> [TASK BRIEF] What is needed is an exact copy of the entries below, with every picture left out.

##########

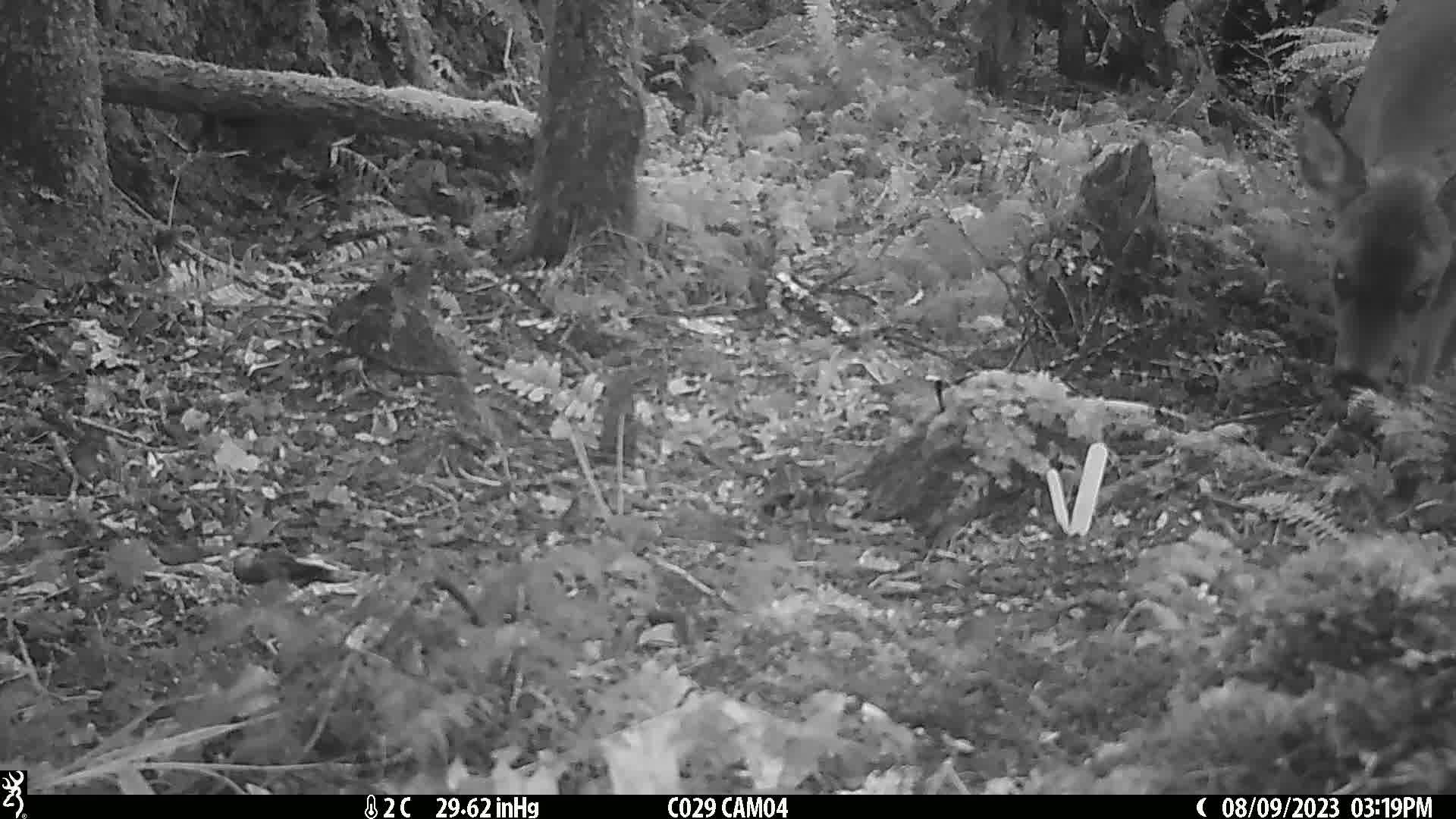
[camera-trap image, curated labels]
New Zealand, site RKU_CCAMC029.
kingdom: Animalia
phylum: Chordata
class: Mammalia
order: Artiodactyla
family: Cervidae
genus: Odocoileus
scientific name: Odocoileus virginianus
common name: white-tailed deer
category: white tailed deer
White tailed deer (white-tailed deer) (Odocoileus virginianus).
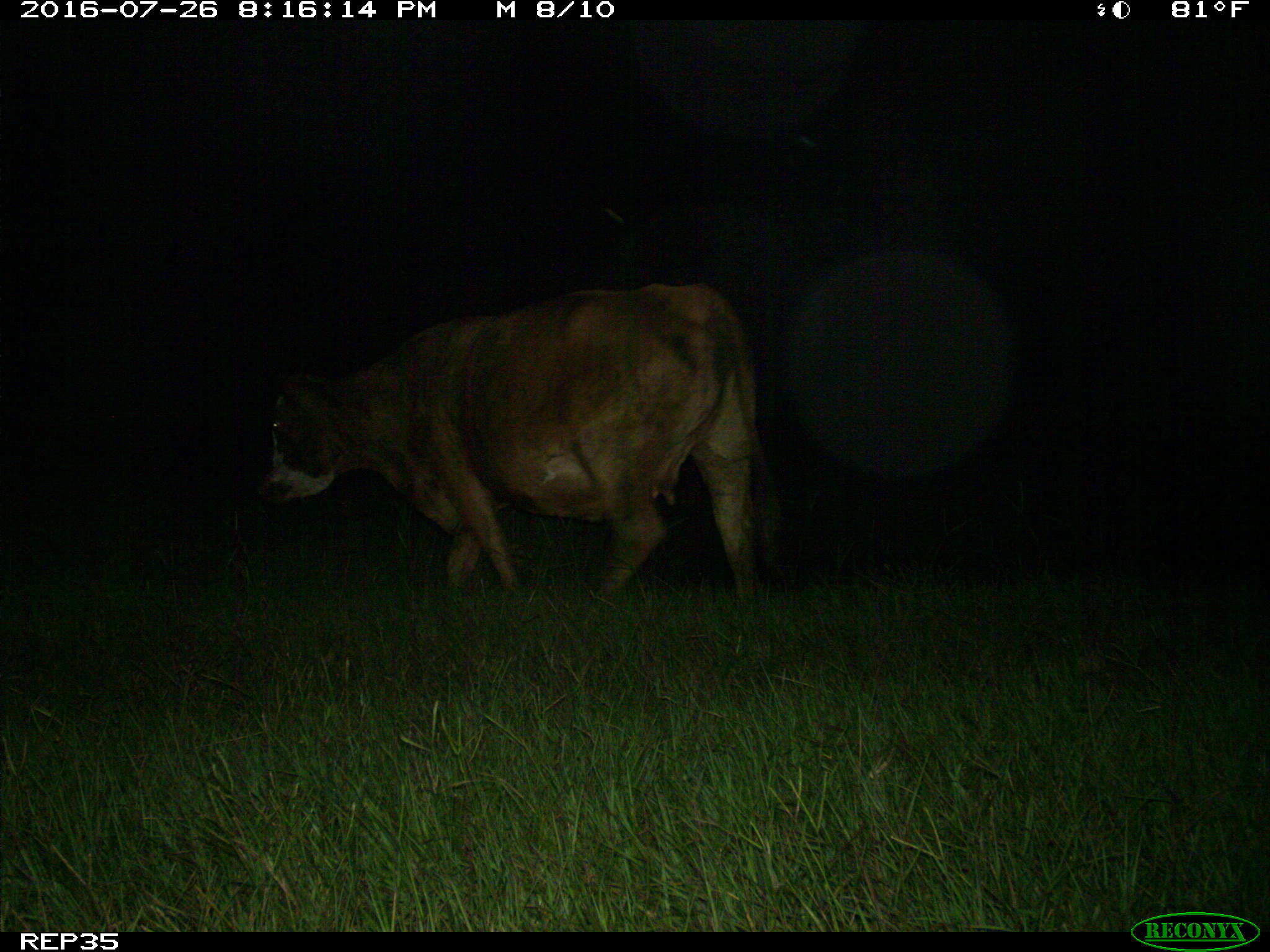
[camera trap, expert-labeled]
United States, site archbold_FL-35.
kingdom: Animalia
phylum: Chordata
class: Mammalia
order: Artiodactyla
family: Bovidae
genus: Bos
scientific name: Bos taurus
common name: domestic cow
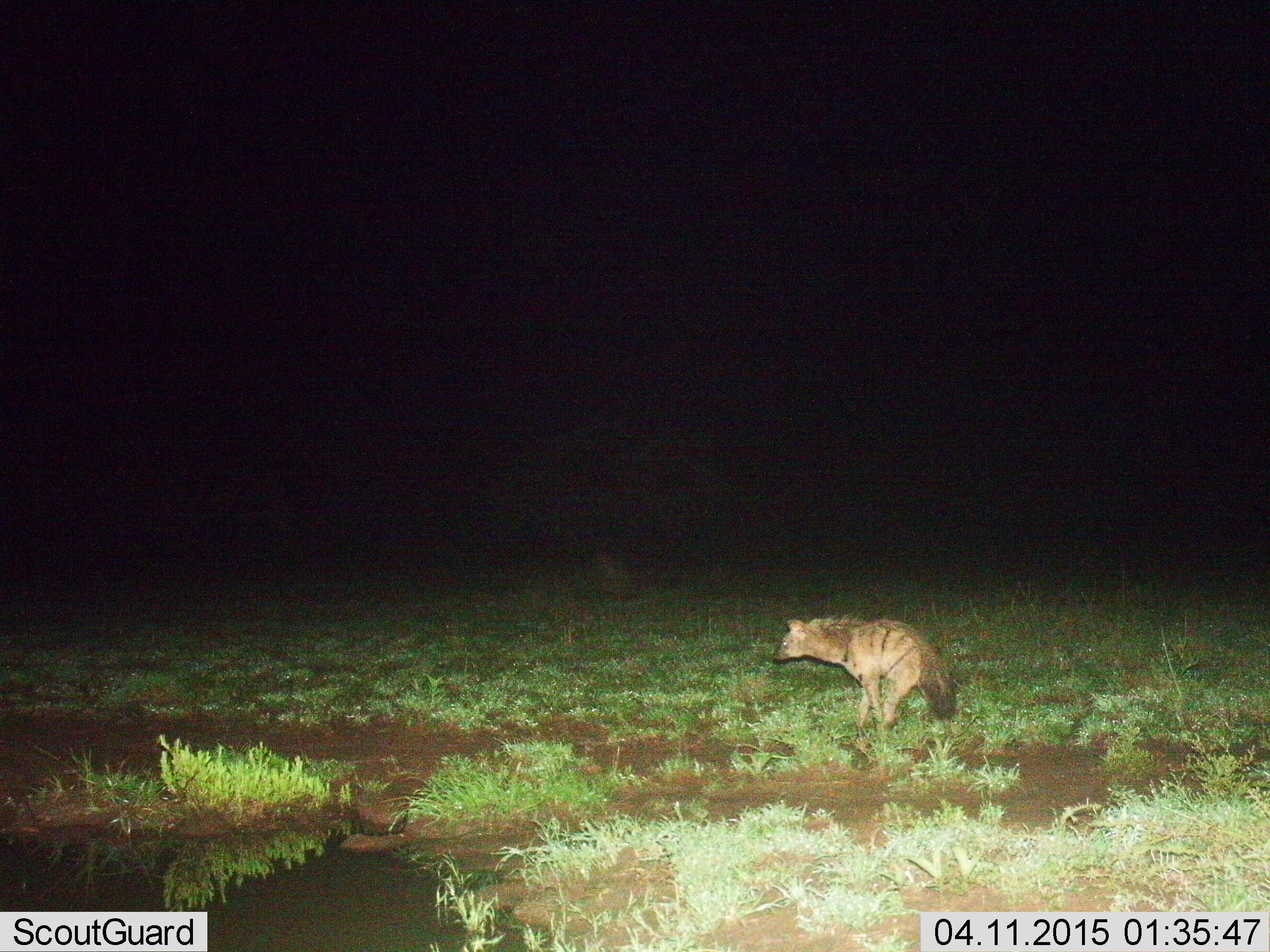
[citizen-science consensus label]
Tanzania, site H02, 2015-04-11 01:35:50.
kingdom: Animalia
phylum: Chordata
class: Mammalia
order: Carnivora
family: Hyaenidae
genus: Hyaena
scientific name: Hyaena hyaena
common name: striped hyena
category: hyenastriped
Hyenastriped (striped hyena) (Hyaena hyaena), count 1. Behavior (volunteer vote fractions): standing 60%, resting 0%, moving 40%, interacting 0%. Young present (vote fraction): 0%. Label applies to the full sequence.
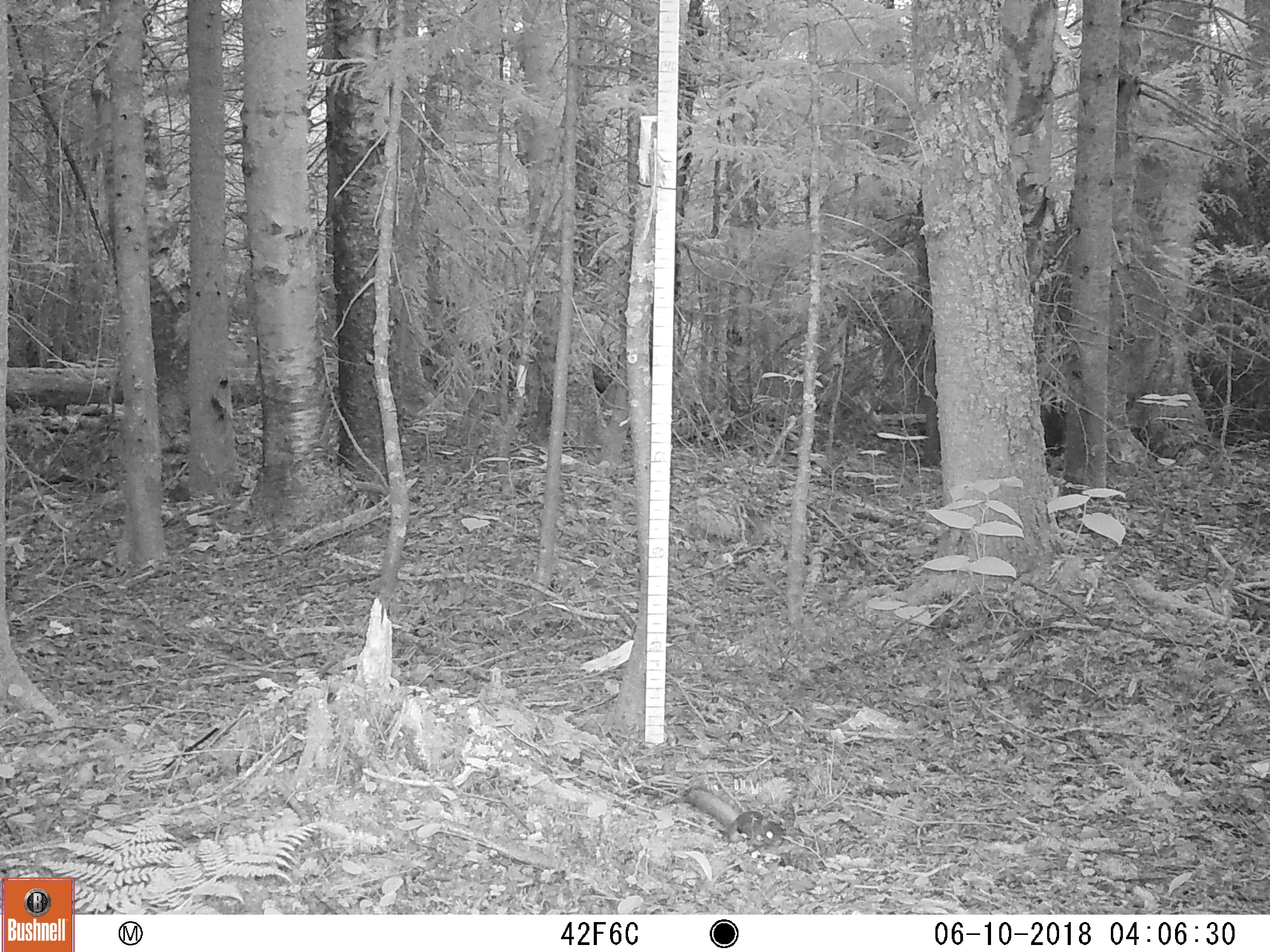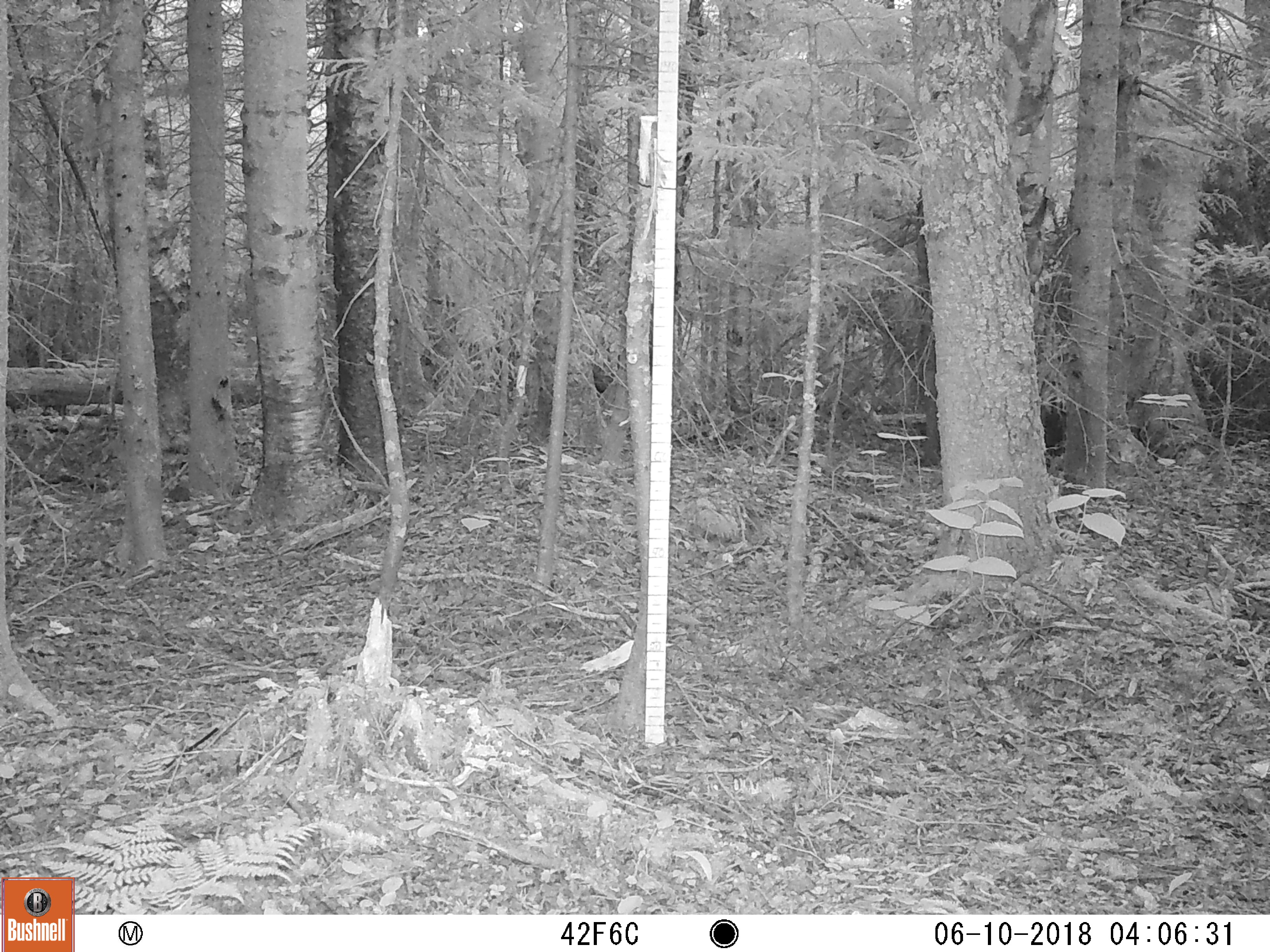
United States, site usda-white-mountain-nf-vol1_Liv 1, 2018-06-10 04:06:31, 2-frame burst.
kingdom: Animalia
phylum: Chordata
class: Mammalia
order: Rodentia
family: Sciuridae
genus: Tamiasciurus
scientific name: Tamiasciurus hudsonicus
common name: red squirrel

##########

> [ANSWER SECTION]
[camera-trap image, curated labels]
New Zealand, site RKU_CCAMC029.
kingdom: Animalia
phylum: Chordata
class: Mammalia
order: Artiodactyla
family: Cervidae
genus: Odocoileus
scientific name: Odocoileus virginianus
common name: white-tailed deer
category: white tailed deer
White tailed deer (white-tailed deer) (Odocoileus virginianus).
[camera trap, expert-labeled]
United States, site archbold_FL-35.
kingdom: Animalia
phylum: Chordata
class: Mammalia
order: Artiodactyla
family: Bovidae
genus: Bos
scientific name: Bos taurus
common name: domestic cow
[citizen-science consensus label]
Tanzania, site H02, 2015-04-11 01:35:50.
kingdom: Animalia
phylum: Chordata
class: Mammalia
order: Carnivora
family: Hyaenidae
genus: Hyaena
scientific name: Hyaena hyaena
common name: striped hyena
category: hyenastriped
Hyenastriped (striped hyena) (Hyaena hyaena), count 1. Behavior (volunteer vote fractions): standing 60%, resting 0%, moving 40%, interacting 0%. Young present (vote fraction): 0%. Label applies to the full sequence.
United States, site usda-white-mountain-nf-vol1_Liv 1, 2018-06-10 04:06:31, 2-frame burst.
kingdom: Animalia
phylum: Chordata
class: Mammalia
order: Rodentia
family: Sciuridae
genus: Tamiasciurus
scientific name: Tamiasciurus hudsonicus
common name: red squirrel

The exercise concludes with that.